Text section:
# What is your method of aiming and shooting?



## A+ Slingshots (Jan 22, 2010)

In response to many questions about how do I shoot, I have tried to think about it and write it down as concisely as possible. Please add your methods and insights to the thread as it can really benefit those who have never shot before and even others who would just like to try a different style.

I guess I would call the way I shoot "Instinctive Flip Style." Over the years I think I've tried them all. I can shoot all the different ways if I force myself to use them for a day or two, however, for me instinctive flip style just seems to go together with the relaxed, casual nature of shooting slingshots. 

I mostly enjoy shooting cans (love the sound they make, and the way they jump) and hunting small game when I'm able, so this is the most fun and rewarding way for me. Hunting more often than not requires quick shots at unknown distances so being able just to pull up and shoot is a real benefit. Most would be amazed at how quickly you can develop this skill if you just practice, and in this case practice is fun!!!! 

I would be the first to say that I'm not some "crackshot" in anyway. I have days when I can't seem to hit the proverbial "side of the barn," other days I surprise myself!!! I also suffer from "don't watch me" itits, ie; I shoot great until someone begins to watch me. Just self-conscious I guess, but not uncommon because of the relaxed concentration required to shoot this way.









Instinctive shooting requires shooting lots and lots of ammo, and shoot it often enough that it stays apart of your mental/physical connection. It requires mentally picking a spot on the target, say the size of a shirt button, and intensely focusing on that while at the same time seeing the forks in relation to the target in your peripheral vision while drawing the bands. I usually release instantly as I achieve full draw with a little forward flip of the forks toward the target. Your brain calculates the rest after a while, most of the time.









The great longbow archer Howard Hill called this "split vision aiming" because he didn't completely shoot "instinctive". He said with him it was really a mix. I think that's true with all "reflexive" (instinctive) activities like golf, tennis, baseball hitting and pitching. It takes lots of practice and a few learned skills. The main thing is to enjoy the process of learning and shooting!!! 


*Aim small, miss small! *
Perry


----------



## Dayhiker (Mar 13, 2010)

Thanks, Perry. Some of us need all the advise we can get.


----------



## harpersgrace (Jan 28, 2010)

I'm a expert in the point and pray method.


----------



## joseph_curwen (Feb 8, 2010)

I shoot the same way as Perry does.

And i am shooting the same way with a recurve bow, with good results









Every body can do it, but it needs lot and lot of practice.


----------



## Brooklyn00003 (Feb 28, 2010)

harpersgrace said:


> I'm a expert in the point and pray method.


Hehe , Thats a good one!


----------



## hawk2009 (Dec 30, 2009)

yes I shoot that way also the push pull and flip,I look at the target but I dont use the fork to aim momentarilly, I use the tubes as mine are fixed two on each side of the fork I take the top tubes and sight directly between them to give me the line and shoot about four inches above the fork from a distance of 33 feet.I to usually shoot at very small targets it needs alot more concentration than hitting a can.

Goal a: Give the number of lines in the rows below that contain the string "raised". Case counts, so answer with the number alone.
The slingshot forum thread and the rows have nothing to do with each other.

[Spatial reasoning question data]
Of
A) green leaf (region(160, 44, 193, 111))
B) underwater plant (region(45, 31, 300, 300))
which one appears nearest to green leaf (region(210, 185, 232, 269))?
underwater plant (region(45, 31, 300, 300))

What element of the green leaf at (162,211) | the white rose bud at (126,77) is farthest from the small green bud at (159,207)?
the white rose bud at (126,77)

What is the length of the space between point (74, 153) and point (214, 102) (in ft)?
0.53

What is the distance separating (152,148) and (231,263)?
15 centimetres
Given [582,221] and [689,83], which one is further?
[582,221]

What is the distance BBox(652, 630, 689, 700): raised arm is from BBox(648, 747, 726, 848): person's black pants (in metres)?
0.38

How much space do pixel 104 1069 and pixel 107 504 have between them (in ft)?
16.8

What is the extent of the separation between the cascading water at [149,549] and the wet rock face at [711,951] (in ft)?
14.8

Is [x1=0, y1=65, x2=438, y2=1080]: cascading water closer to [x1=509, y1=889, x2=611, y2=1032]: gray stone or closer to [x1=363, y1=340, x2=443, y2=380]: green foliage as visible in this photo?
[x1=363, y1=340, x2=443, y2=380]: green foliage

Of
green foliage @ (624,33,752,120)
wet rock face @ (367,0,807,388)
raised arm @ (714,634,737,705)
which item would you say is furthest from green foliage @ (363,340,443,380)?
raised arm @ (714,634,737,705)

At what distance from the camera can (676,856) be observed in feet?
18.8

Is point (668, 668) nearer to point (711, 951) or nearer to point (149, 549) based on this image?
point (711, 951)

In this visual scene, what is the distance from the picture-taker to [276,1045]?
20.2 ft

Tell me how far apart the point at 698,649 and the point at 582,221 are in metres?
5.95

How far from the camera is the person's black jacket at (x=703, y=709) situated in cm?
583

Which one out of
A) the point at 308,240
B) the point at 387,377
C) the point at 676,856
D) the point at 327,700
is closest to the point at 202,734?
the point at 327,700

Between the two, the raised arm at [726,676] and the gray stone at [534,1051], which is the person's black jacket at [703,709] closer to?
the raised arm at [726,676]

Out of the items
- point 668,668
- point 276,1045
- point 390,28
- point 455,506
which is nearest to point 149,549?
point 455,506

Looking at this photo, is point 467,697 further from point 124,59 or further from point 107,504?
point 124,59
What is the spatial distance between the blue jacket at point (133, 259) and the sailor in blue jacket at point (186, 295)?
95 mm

Goal b: Extend the slingshot aiming thread, starting from the point where it stops.

Output a: 5

Output b:
----------



## Tex-Shooter (Dec 17, 2009)

All of my forks are designed so when shooting with one fork tip directly above the other, the corner of the top tip is the sight at about 30 feet when I lock under my cheek bone. When I wing shoot or instinctive shoot I hold the fork the same way, but I draw further back behind my ear and concentrate on the target. See my small avatar picture. -- Tex


----------



## dgui (Jan 12, 2010)

Perry, your exlanation is right on. I have forced myself to try all the methods thinking I was missing something because I was missing too much. When I reverted back to my child hood years of shooting without aiming I was then able to somewhat retrain my brain in this style that some find is more hits. The brain will automatically adjust what you see and after a while you can hit most anything. But some of us must aim. I have tried fork aiming and I lost a fingernail because of it so in the midst of weeping and cursing I decided to do it in a way that my body will allow for. Now I can hit most anything at 30 feet with no aim. I like to practice with targets the size of bottle caps at 30 feet or less. My draw is 58 inches with my arm fully extended but I have found something out about not extending the arm all the way, If I pull my slingshot arm in up to half way my accuracy for some reason improves on smaller objects sort of fine tunes things for me. Perhaps someone out there could give a reason why this would happen. I would add, whatever works for you.


----------



## Deimos (Dec 24, 2009)

smaller targets, I aim for by drawing from the corner of my mouth, and putting the top edge of the rubber on the target.
I can hit targets 4,5cm in diameter from 10 meters away for most of the time now, i'd say about 75% hitrate when i'm focussed.

bigger targets (10 cm and up) I can hit instinctively, or by muscle memory, dunno, really, I just draw and release when it feels right


----------



## pelleteer (Dec 19, 2009)

I too am a split vision shooter, both with bows and slingshots, though my release isn't as instantaneous as old Howard's was (that dude was simply superhuman with the bow and arrow).


----------



## Performance Catapults (Feb 3, 2010)

pallan65 said:


> Instinctive shooting requires shooting lots and lots of ammo, and shoot it often enough that it stays apart of your mental/physical connection.


In my opinion and personal experience...it's not rocket science. The above sentence hits the nail on the head. Hall of Fame Pitchers and Quarterbacks don't read on how to reach their respected levels. Carson Palmer, quarterback of the Cincinnati Bengals, says he was always throwing something. He said he would spend hours at the creek skipping rocks on the water. The more rounds you shoot, the more your body will adapt to the motion. You will get better, EVEN IF YOU DON'T WANT TO. My .02.


----------



## Dayhiker (Mar 13, 2010)

Deimos said:


> I can hit targets 4,5cm in diameter from 10 meters away for most of the time now, i'd say about 75% hitrate when i'm focussed.










I can't hit anything 75% of the time. I hit a coke can at 15 yards about 7% of the time and I'm happy







-- as long as most of my misses come within inches, that is!

. . . But I'm improving all the time; think of all the fun I have ahead of me, trying to learn how to shoot straight


----------



## Brooklyn00003 (Feb 28, 2010)

Dayhiker said:


> I can hit targets 4,5cm in diameter from 10 meters away for most of the time now, i'd say about 75% hitrate when i'm focussed.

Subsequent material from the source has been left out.